> **Material supplied**
+++

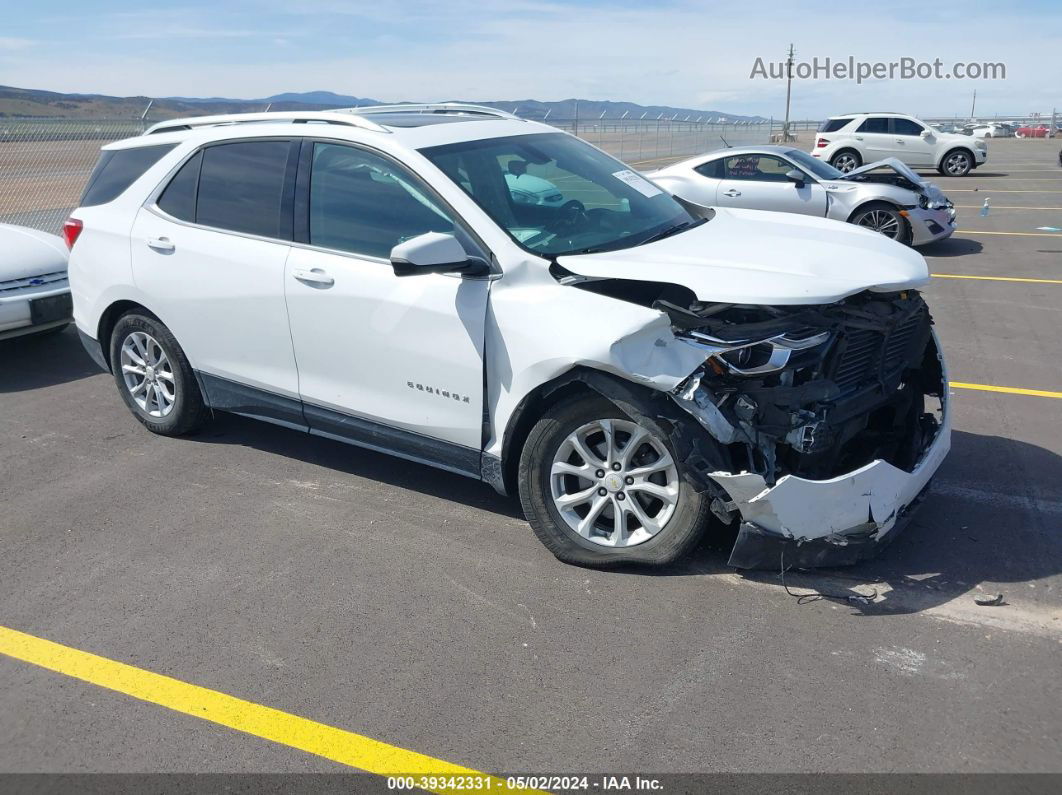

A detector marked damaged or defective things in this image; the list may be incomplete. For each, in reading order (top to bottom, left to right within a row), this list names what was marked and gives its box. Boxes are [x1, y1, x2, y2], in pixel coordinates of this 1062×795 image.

white sedan with damage [645, 147, 955, 246]
crumpled hood [841, 158, 951, 204]
crumpled hood [0, 222, 68, 282]
white sedan with damage [0, 221, 72, 339]
crumpled hood [556, 205, 930, 305]
broken headlight [679, 329, 828, 377]
damaged front end [662, 288, 955, 568]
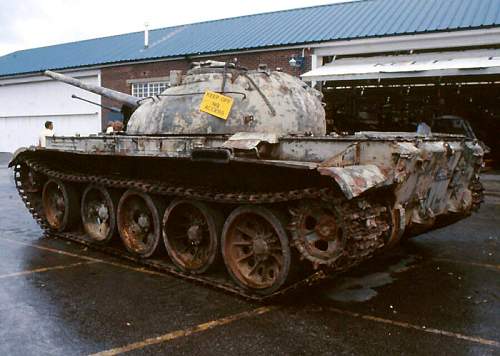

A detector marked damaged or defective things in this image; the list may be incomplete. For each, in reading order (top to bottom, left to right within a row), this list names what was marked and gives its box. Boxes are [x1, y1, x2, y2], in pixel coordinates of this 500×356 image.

rusty tank track [10, 154, 386, 302]
damaged tank hull [9, 131, 482, 298]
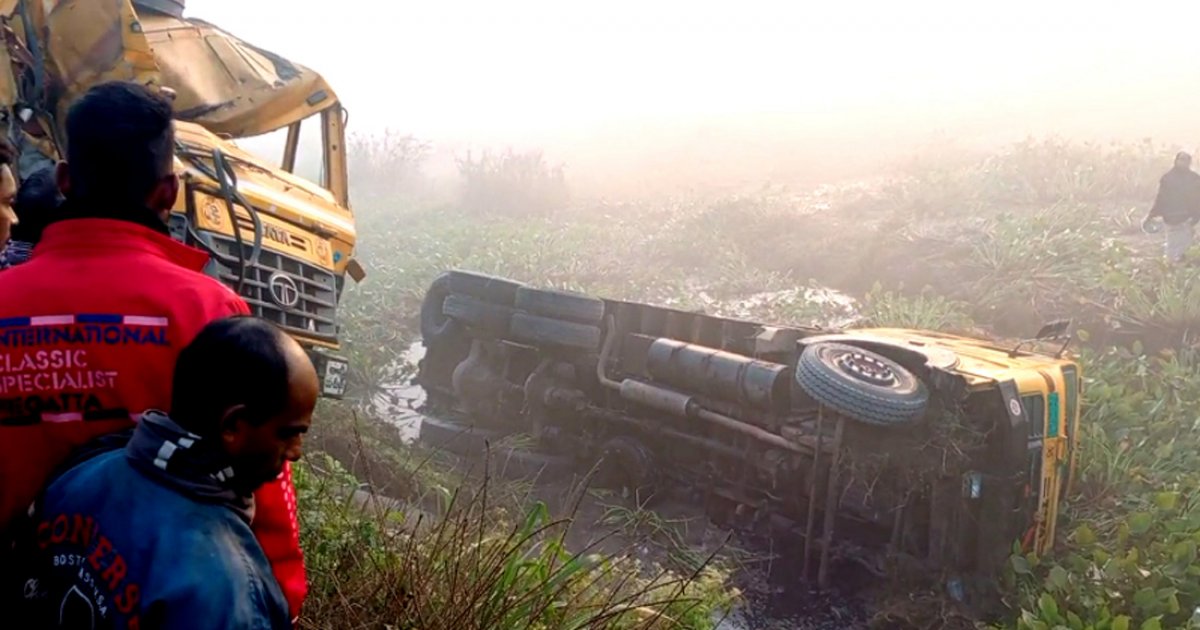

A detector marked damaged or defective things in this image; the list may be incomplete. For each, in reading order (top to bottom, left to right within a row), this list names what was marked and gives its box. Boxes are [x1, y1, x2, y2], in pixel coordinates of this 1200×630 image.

overturned yellow truck [0, 0, 358, 396]
exposed tire [422, 276, 460, 346]
exposed tire [442, 294, 512, 338]
exposed tire [446, 272, 524, 308]
exposed tire [508, 312, 600, 354]
exposed tire [510, 288, 604, 326]
exposed tire [796, 344, 928, 428]
exposed tire [420, 418, 504, 456]
damaged vehicle [412, 270, 1080, 596]
overturned yellow truck [418, 272, 1080, 604]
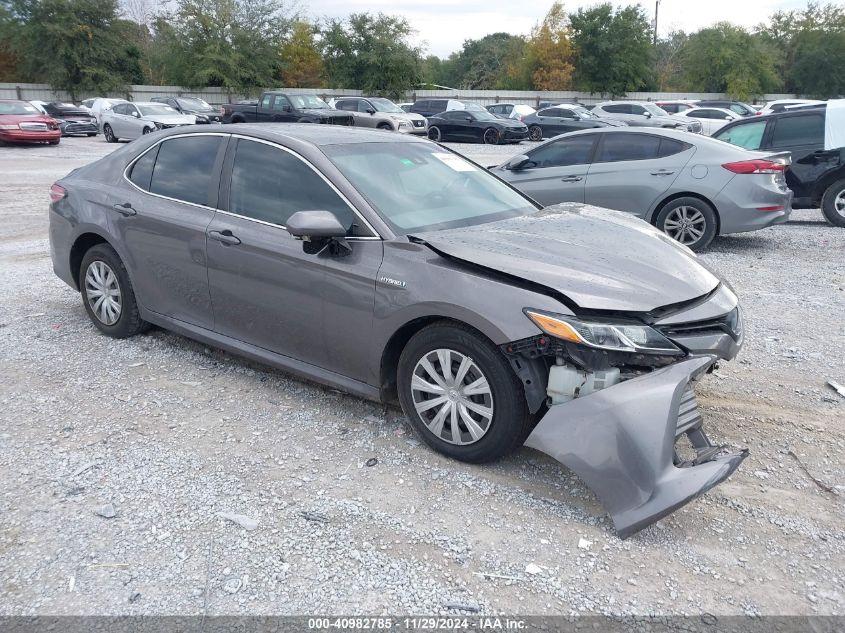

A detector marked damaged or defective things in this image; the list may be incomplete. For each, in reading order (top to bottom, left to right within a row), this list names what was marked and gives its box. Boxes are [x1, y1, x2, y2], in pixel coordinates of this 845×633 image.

damaged gray sedan [47, 124, 744, 540]
crushed hood [408, 201, 720, 312]
cracked headlight [524, 310, 684, 356]
detached front bumper [524, 356, 748, 540]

+++

> **What this task involves**
Return the text of all four items above verbatim, leaving out the pictures.

> **Correct output**
A detector marked damaged or defective things in this image; the list may be incomplete. For each, in reading order (top to bottom, left to right within a row), this list names what was marked and gives its box. Boxes are [x1, y1, x2, y2], in pixel coordinates of this 1062×795 image.

white sedan with damage [645, 147, 955, 246]
crumpled hood [841, 158, 951, 204]
crumpled hood [0, 222, 68, 282]
white sedan with damage [0, 221, 72, 339]
crumpled hood [556, 205, 930, 305]
broken headlight [679, 329, 828, 377]
damaged front end [662, 288, 955, 568]

A detector marked damaged or defective things in this image; the list may be incomplete. For each, in reading order (top to bottom, left to right within a row), this list names what was marked and gives its box. Boxes are [x1, y1, x2, y2], in pixel coordinates of this 500×356 image.

rusty tank track [10, 154, 386, 302]
damaged tank hull [9, 131, 482, 298]

A detector marked damaged or defective things in this image; the list may be incomplete. For each, in reading order (top to bottom, left to right within a row), this list names what was marked and gives its box. Boxes are [x1, y1, x2, y2], in pixel coordinates of this 1200×630 image.

overturned yellow truck [0, 0, 358, 396]
exposed tire [422, 276, 460, 346]
exposed tire [442, 294, 512, 338]
exposed tire [446, 272, 524, 308]
exposed tire [508, 312, 600, 354]
exposed tire [510, 288, 604, 326]
exposed tire [796, 344, 928, 428]
exposed tire [420, 418, 504, 456]
damaged vehicle [412, 270, 1080, 596]
overturned yellow truck [418, 272, 1080, 604]

A detector marked damaged or defective things in this image; the list may be incomplete. For each, in reading order (top to bottom, left to right within a row), this list names what was marked and gives its box. Boxes are [x1, y1, x2, y2], in pixel coordinates of this 845×633 image.

damaged gray sedan [47, 124, 744, 540]
crushed hood [408, 201, 720, 312]
cracked headlight [524, 310, 684, 356]
detached front bumper [524, 356, 748, 540]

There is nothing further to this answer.